> DOCUMENT:
______

Using OpenMP on unthreaded IPP routines

pvonkaenel · ‎02-24-2009

I started using the threaded version of the IPP libraries and saw a gain when using some of the conversion routines such as ippiCbYCr422ToYCbCr420_Interlace_8u_C2P3R(), however not all conversion routines are threaded. So I thought I'd get fancy by putting a conversion routine in a loop and specify OpenMP pragmas to get the same kind of gain I've seen with internally threaded IPP routines. Unfortunately it looks like putting IPP routines within OpenMP threads slows things down.

Has anyone else notices this, and is there a way to OpenMP non-threaded IPP routines?

Thanks,
Peter

Vladimir_Dudnik · ‎02-24-2009

Hi Peter,

threading on top of IPP is one of the correct and for some applications most preferable ways of using IPP.

While threaded IPP libraries does not requiresignificant effort from user to quickly get at least some advantage in performance on multi core system the lack of knowledge on the whole task (which may consist from several IPP calls) may lead to not full or not most efficient utilization of available processor resources.

From the other hand, when you develop your complex task you have a complete understanding on interdependencies of different blocks, on amount of processed data, how the whole processing pipeline looks like and so you may convert that knowledge into task specific threading model which definitely will utilize processor resources better than just sequential calls of threaded IPP functions.

If you take a look at IPP sample package you will find that this way we have implemented IPP codecs (for example JPEG codec).

Of course development of threading model most efficient for your processing task might be a compex job which require some level of knowledge on threading API, experience in parallel programming and so on.

In IPP 6.0 sample package we also offer a new high level library which is built on top of IPP and istargeted to simplify the creation of threaded processing pipeline for image processing tasks.

Regards,
Vladimir

pvonkaenel · ‎02-25-2009

Quoting - Vladimir Dudnik (Intel)

Hi Peter,

threading on top of IPP is one of the correct and for some applications most preferable ways of using IPP.

While threaded IPP libraries does not requiresignificant effort from user to quickly get at least some advantage in performance on multi core system the lack of knowledge on the whole task (which may consist from several IPP calls) may lead to not full or not most efficient utilization of available processor resources.

From the other hand, when you develop your complex task you have a complete understanding on interdependencies of different blocks, on amount of processed data, how the whole processing pipeline looks like and so you may convert that knowledge into task specific threading model which definitely will utilize processor resources better than just sequential calls of threaded IPP functions.

______

> EXERCISES:
**1.** In the forum thread on OpenMP and IPP, which codec in the IPP sample package is given as an example of threading built on top of IPP?
**2.** Carry on the forum thread on OpenMP and IPP from its last line.
The rows have no connection to the forum thread on OpenMP and IPP.

> DATASET EXCERPTS:
______

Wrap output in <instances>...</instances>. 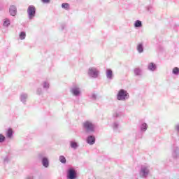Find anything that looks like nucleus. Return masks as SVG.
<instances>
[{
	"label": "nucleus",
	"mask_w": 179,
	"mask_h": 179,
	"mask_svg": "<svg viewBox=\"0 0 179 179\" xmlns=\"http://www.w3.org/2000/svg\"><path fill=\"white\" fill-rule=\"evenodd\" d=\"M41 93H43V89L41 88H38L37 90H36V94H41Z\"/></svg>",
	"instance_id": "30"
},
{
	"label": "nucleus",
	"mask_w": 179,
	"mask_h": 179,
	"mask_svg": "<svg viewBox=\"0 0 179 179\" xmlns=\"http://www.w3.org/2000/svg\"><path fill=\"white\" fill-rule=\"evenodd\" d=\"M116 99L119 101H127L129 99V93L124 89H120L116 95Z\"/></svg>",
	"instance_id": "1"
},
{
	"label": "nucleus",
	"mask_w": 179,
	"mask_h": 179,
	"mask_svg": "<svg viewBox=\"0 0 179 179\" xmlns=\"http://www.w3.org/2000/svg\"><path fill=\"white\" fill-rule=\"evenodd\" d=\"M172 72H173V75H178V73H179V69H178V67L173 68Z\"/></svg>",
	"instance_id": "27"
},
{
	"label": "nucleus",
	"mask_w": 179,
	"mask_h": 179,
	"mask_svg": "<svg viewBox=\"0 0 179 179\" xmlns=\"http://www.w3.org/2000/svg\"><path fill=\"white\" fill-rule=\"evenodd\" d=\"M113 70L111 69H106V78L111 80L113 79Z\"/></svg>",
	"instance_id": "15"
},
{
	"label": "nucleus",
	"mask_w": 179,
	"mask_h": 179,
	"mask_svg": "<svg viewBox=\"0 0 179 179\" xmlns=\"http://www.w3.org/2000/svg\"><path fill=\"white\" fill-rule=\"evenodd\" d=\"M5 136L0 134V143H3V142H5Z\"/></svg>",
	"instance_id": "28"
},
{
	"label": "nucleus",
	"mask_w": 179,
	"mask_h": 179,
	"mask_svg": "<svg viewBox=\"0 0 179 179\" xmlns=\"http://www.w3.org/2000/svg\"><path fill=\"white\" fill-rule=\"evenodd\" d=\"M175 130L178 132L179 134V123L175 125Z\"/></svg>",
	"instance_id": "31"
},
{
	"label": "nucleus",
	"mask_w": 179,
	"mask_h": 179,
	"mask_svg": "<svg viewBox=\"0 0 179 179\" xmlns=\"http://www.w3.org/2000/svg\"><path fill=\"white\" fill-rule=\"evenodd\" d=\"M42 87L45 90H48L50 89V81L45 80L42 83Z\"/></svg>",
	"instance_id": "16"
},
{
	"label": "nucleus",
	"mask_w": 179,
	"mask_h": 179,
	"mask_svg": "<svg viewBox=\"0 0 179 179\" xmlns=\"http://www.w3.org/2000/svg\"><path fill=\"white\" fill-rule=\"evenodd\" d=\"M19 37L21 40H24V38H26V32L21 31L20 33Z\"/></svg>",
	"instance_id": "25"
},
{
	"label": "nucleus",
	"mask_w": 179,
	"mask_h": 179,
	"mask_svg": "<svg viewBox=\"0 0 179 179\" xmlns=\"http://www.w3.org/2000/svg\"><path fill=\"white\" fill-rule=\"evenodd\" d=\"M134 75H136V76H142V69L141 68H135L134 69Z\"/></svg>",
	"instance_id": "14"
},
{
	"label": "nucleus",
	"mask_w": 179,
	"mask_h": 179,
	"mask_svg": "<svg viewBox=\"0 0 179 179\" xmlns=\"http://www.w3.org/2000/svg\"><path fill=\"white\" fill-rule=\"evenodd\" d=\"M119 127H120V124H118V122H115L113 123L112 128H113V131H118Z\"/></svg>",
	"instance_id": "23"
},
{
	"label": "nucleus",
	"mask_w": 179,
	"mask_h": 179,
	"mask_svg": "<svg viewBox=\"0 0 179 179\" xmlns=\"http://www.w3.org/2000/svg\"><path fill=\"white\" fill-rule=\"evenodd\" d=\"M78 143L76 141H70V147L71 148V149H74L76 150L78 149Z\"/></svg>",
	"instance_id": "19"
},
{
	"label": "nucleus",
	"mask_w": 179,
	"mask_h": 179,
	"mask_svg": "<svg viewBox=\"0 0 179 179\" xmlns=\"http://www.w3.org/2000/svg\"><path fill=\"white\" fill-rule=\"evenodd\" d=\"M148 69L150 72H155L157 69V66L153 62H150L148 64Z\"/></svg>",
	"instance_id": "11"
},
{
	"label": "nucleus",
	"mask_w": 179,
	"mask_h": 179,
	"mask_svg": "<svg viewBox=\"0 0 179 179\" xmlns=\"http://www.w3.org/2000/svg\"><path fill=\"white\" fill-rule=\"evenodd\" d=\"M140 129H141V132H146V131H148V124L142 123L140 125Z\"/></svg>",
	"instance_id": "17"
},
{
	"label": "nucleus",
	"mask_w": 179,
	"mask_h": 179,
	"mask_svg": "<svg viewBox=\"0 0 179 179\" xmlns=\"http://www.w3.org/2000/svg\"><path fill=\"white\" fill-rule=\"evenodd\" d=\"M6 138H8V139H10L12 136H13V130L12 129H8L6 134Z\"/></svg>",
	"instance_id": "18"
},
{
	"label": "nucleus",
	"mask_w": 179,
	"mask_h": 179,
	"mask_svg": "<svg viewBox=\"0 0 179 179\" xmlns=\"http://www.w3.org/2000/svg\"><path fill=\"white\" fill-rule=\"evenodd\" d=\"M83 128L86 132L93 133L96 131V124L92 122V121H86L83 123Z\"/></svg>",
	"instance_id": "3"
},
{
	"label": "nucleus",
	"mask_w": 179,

______

> ANSWERS TO THE TASKS:
**1.** The JPEG codec.

**2.**
If you take a look at IPP sample package you will find that this way we have implemented IPP codecs (for example JPEG codec).

Of course development of threading model most efficient for your processing task might be a compex job which require some level of knowledge on threading API, experience in parallel programming and so on.

In IPP 6.0 sample package we also offer a new high level library which is built on top of IPP and istargeted to simplify the creation of threaded processing pipeline for image processing tasks.

Regards,
Vladimir

Thank you for your detailed note. Just to make sure I get it, I should either use the threading layer in IPP and not try to use OpenMP around other IPP routines, or use the sequential layer, and use OpenMP to my hearts content. Is this correct? Is it best not to mix IPP threading with my own OpenMP constructs?

Thanks again,
Peter

pvonkaenel · ‎02-25-2009

Quoting - pvonkaenel

Thank you for your detailed note. Just to make sure I get it, I should either use the threading layer in IPP and not try to use OpenMP around other IPP routines, or use the sequential layer, and use OpenMP to my hearts content. Is this correct? Is it best not to mix IPP threading with my own OpenMP constructs?

Thanks again,
Peter

OK, I've run some tests, and I think I'm missing something very basic here. Consider the simple block of code where the image I'm working with is 1920x1080:

Ipp8u *srcPix = static_cast(srcImg.getPixels());
Ipp8u *dstPix = static_cast(dstImg.getPixels());
IppiSize sz;
sz.width = srcImg.getWidth();
sz.height = srcImg.getHeight();
I32 srcStep = srcImg.getStep();
I32 dstStep = dstImg.getStep();
ippiCbYCr422ToYCbCr422_8u_C2R(srcPix, srcStep, dstPix, dstStep, sz);

Let's convert it to a very simple threaded version like the following:

Ipp8u *srcPix = static_cast(srcImg.getPixels());
Ipp8u *dstPix = static_cast(dstImg.getPixels());
IppiSize sz;
sz.width = srcImg.getWidth();
sz.height = 1; // ** The height is now 1 **
I32 srcStep = srcImg.getStep();
I32 dstStep = dstImg.getStep();
#pragma omp parallel for private(srcPix, dstPix)
for (I32 i = 0; i < srcImg.getHeight(); i++) {
srcPix = static_cast(srcImg.getPixel(i, 0));
dstPix = static_cast(dstImg.getPixel(i, 0));
ippiCbYCr422ToYCbCr422_8u_C2R(srcPix, srcStep, dstPix, dstStep, sz);
}

Note that I have the above in a large loop to average out thread creation in the first pass. If I build the above without /openmp then the run-time is slightly longerthan the origonal code. As soon as I compile with /openmp and link with libiomp5md.lib the run-time more than doubles.

Please let me know what my dumb error is.

Thanks,
Peter

Vladimir_Dudnik · ‎02-25-2009

Peter you may mix IPP threading with application threading, it is just a bit more complicated to keep system balanced in this way.

For your sample, please note that threading introduce some overhead, so it only make sense when time your spend in the thread to process piece of data overcome overhead for thread creation/initialisation.

I would recommend you to process the image in slices, say 64..128 rows.

Vladimir

pvonkaenel · ‎02-26-2009

Quoting - Vladimir Dudnik (Intel)

Peter you may mix IPP threading with application threading, it is just a bit more complicated to keep system balanced in this way.

For your sample, please note that threading introduce some overhead, so it only make sense when time your spend in the thread to process piece of data overcome overhead for thread creation/initialisation.

I would recommend you to process the image in slices, say 64..128 rows.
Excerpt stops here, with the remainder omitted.